# Week 10 - Neural Networks

Learning contents:
1. Detailed example: Two-layer MLP for regression
    - Forward pass: Calculate the values of $z_1$, $z_2$, and $y$
    - Compute the mean squared error
    - Using backpropagation, compute the gradient or the error w.r.t the weights $w^{(2)}_2$ and $w^{(1)}_{2,2}$ 
    - Compute the updated weights for $w^{(2)}_2$ and $w^{(1)}_{2,2}$ 
2. PyTorch: 2-layer MLP for classification
    - Create and train a 2-layer MLP

# 1) Detailed example: Two-layer MLP for regression
We'll be working through a forward and back-propagation example in all its details for a 2-layer MLP for regression. Our network has the following structure:

![](two-layer-nn.svg)

Where 
    $$
    z_j = \text{ReLU}\left(a_j \right)
    \qquad
    a_j = \sum_i w^{(1)}_{ij} x_i
    \qquad
    y_j = \sum_i w^{(2)}_{ij} z_i
    $$
and the biases 
    $$
    x_0 = z_0 = 1
    $$

Suppose, we have the weights
    $$
    \mathbf{W}^{(1)} = \left[ 
        \begin{matrix}
        0.1 & 0.2\\
        -1.1 & 1.2\\
        -2.1 & 2.2
        \end{matrix}
    \right]
    \qquad
    \mathbf{w}^{(2)} = \left[ 
        \begin{matrix}
        -0.1\\
        1.1 \\
        2.2
        \end{matrix}
    \right]
    $$
Notice that the bias weights are included in the weight matrix. Relating it to the drawing, we have $w_{0,1} = 0.1$, $w_{1,2} = 1.2$

Moreover, we are given an input
    $$
    \mathbf{x} = \left[ 
        \begin{matrix}
        0.1 \\
        0.2
        \end{matrix}
    \right]
    $$
    
Relating these to the drawing, we have $w^{(1)}_{1,2} = 1.2$ and $x_1 = 0.1$

## 1.1) Forward pass: Calculate the values of $z_1$, $z_2$, and $y$

Use the values and formulas given above, as well as information about the ReLU activation function given in lecture 19 sldie 9 to determine the values. 

In [None]:
activator = lambda a : np.array([])

: 

## 1.2) Compute the mean squared error
Suppose our target $t=2$.
Use the formula for MSE shown in lecture 19, slide 17 (8)
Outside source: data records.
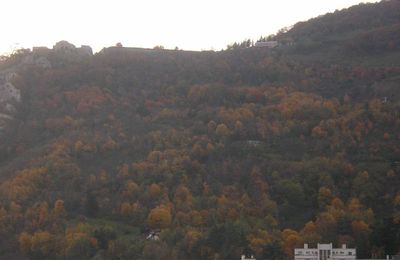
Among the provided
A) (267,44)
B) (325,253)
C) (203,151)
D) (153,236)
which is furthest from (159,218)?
(267,44)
## 1.3) Using backpropagation, compute the gradient or the error w.r.t the weights $w^{(2)}_2$ and $w^{(1)}_{2,2}$ 
This corresponds to the bottom row of weights on the figure

To compute this, look at formulas 5.65 - 5.67 in the course book(Bishop).

## 1.4) Compute the updated weights for $w^{(2)}_2$ and $w^{(1)}_{2,2}$ 
Use a learning rate $\eta = 0.1$ 

You will want to use formula 5.43 in the course book to determine the updated weights



# 2) PyTorch: 2-layer MLP for classification
Luckily, there are some nice Deep Learning libraries out there, that make working with neural networks a pleasure.
The two most noteable are [Tensorflow](https://www.tensorflow.org) and [PyTorch](https://pytorch.org). We'll be using the latter.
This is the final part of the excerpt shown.